→ **Task description**
Transcribe the records verbatim, starting at the line that contains "In this photograph, how" and ending at the last line of the records, with both of those lines included.

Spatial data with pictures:
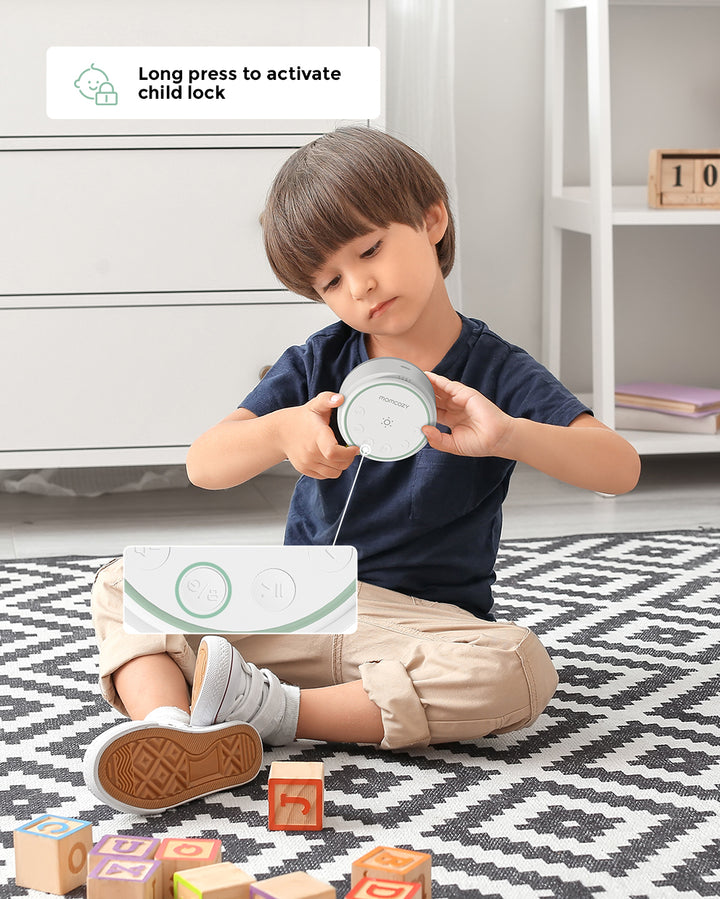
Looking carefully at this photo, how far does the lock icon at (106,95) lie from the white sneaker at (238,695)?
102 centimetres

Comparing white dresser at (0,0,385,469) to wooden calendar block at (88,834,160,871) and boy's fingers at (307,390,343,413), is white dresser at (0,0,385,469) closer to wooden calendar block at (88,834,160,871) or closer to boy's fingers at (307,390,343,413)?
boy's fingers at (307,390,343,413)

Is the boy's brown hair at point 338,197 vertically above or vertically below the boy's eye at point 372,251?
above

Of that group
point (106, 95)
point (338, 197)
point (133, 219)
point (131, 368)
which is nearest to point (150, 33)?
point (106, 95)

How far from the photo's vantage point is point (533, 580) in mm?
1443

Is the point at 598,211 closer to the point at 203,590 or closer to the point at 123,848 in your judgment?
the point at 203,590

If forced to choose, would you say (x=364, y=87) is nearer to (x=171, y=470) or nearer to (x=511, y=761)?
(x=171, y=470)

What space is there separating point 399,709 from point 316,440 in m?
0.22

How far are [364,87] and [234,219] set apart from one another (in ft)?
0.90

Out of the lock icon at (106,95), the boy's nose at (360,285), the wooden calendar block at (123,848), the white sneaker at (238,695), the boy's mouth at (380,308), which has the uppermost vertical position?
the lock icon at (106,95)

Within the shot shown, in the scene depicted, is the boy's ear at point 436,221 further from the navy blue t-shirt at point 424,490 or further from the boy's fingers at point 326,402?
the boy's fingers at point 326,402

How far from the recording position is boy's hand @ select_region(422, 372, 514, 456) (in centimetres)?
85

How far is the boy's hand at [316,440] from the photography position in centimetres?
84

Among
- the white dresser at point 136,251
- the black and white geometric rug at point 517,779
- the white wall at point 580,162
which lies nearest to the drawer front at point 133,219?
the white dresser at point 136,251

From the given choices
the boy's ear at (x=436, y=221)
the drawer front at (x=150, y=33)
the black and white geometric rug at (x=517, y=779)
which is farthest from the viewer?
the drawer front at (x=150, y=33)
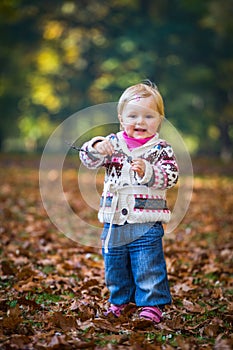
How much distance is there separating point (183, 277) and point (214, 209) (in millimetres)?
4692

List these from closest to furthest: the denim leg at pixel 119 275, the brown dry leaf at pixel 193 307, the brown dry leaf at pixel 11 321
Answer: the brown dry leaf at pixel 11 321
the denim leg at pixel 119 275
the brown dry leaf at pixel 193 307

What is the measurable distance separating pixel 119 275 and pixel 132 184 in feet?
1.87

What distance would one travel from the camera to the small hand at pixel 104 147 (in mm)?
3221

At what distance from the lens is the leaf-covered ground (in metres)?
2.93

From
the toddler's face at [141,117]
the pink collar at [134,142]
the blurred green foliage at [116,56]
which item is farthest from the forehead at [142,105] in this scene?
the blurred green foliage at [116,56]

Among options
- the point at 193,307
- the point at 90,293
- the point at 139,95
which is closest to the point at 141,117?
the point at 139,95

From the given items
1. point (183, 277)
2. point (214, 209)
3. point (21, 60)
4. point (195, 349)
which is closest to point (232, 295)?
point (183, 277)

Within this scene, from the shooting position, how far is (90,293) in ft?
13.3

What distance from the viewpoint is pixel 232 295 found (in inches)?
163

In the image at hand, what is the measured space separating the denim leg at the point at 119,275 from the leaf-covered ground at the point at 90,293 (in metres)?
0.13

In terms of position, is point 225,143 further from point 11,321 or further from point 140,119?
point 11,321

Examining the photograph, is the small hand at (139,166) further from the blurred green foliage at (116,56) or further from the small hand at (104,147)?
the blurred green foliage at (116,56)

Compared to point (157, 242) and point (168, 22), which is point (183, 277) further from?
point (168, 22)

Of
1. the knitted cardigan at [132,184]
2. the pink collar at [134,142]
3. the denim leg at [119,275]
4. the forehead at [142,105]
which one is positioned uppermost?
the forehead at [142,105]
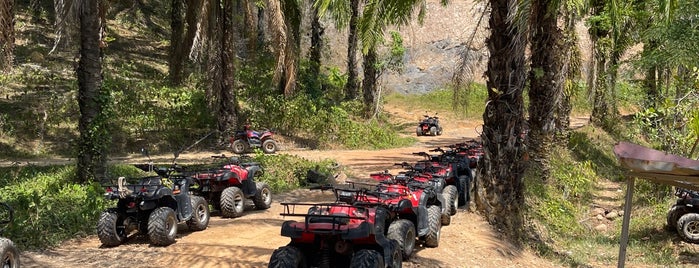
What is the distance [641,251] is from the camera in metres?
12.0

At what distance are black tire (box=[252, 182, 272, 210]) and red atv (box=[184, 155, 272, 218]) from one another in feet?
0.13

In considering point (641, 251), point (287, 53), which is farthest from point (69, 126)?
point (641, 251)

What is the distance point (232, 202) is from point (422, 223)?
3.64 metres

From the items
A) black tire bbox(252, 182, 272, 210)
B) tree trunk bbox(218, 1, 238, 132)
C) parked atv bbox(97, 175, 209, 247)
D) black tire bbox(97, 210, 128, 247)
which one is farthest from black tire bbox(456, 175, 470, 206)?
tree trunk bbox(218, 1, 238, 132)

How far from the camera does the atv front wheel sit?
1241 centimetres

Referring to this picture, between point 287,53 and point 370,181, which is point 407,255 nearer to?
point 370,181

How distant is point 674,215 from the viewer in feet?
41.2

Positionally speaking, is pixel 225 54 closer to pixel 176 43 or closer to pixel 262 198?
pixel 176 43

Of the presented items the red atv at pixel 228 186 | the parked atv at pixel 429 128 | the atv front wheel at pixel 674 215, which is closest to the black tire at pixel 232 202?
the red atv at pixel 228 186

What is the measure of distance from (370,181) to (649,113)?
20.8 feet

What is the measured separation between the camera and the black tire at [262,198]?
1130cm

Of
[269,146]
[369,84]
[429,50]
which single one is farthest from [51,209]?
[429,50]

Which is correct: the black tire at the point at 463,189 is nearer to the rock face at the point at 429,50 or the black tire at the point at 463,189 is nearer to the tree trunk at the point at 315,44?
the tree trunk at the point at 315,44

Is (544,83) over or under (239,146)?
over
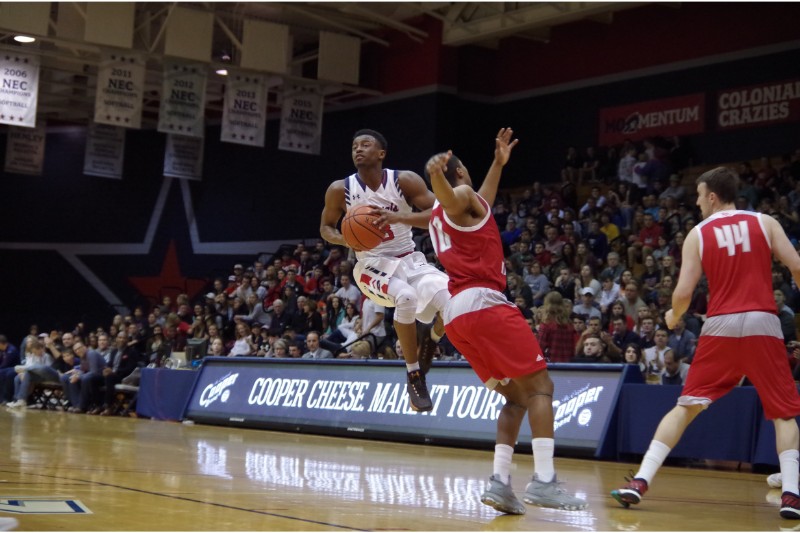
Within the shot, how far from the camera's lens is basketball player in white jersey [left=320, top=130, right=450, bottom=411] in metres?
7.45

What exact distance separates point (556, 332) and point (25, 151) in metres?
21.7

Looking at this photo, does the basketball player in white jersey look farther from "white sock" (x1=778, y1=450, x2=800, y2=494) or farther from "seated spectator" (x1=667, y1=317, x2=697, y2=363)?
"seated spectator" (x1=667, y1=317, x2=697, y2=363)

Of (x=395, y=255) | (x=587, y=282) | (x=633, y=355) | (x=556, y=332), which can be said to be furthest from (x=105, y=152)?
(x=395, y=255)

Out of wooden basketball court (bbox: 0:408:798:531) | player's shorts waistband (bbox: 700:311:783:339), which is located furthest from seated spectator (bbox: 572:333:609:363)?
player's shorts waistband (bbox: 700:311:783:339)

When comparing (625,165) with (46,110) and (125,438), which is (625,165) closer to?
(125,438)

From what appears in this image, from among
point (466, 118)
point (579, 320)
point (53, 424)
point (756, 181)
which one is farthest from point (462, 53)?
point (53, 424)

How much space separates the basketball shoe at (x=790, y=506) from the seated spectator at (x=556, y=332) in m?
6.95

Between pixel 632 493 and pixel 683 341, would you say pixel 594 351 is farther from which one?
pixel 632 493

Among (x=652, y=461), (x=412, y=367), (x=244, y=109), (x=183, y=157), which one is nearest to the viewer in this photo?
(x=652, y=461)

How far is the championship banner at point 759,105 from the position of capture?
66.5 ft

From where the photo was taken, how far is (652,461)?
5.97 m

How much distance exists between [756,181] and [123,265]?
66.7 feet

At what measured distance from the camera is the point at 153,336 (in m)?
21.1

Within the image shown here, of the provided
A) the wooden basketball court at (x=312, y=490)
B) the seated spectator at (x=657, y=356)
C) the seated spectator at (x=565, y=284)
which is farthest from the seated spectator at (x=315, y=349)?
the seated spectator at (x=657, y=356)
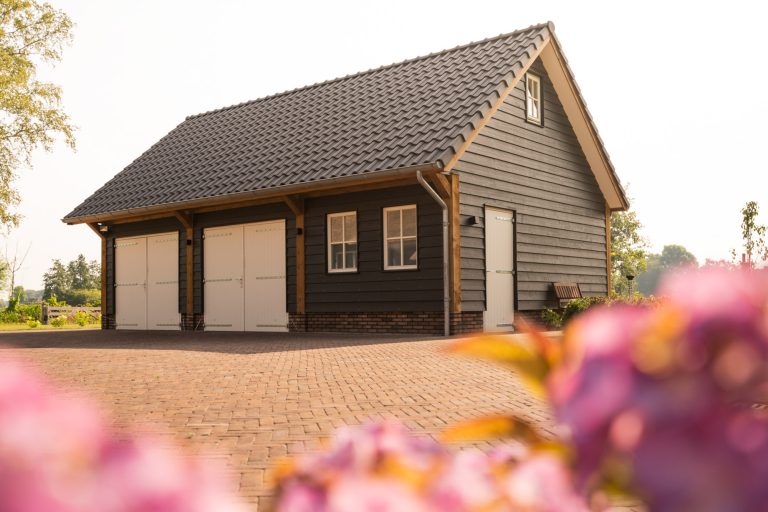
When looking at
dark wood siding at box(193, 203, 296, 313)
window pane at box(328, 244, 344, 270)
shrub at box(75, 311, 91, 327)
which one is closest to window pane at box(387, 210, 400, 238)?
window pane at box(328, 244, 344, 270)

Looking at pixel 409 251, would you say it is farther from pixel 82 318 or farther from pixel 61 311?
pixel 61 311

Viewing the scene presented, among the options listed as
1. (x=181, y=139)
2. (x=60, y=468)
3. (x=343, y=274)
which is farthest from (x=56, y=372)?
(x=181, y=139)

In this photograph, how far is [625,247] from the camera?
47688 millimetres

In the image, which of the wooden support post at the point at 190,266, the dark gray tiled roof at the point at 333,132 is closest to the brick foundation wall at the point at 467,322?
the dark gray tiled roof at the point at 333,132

→ **Expected output**
In this photograph, how far is [625,247] from the camera?
47688 millimetres

In the image, which of the wooden support post at the point at 190,266, the dark gray tiled roof at the point at 333,132 is closest to the brick foundation wall at the point at 467,322?
the dark gray tiled roof at the point at 333,132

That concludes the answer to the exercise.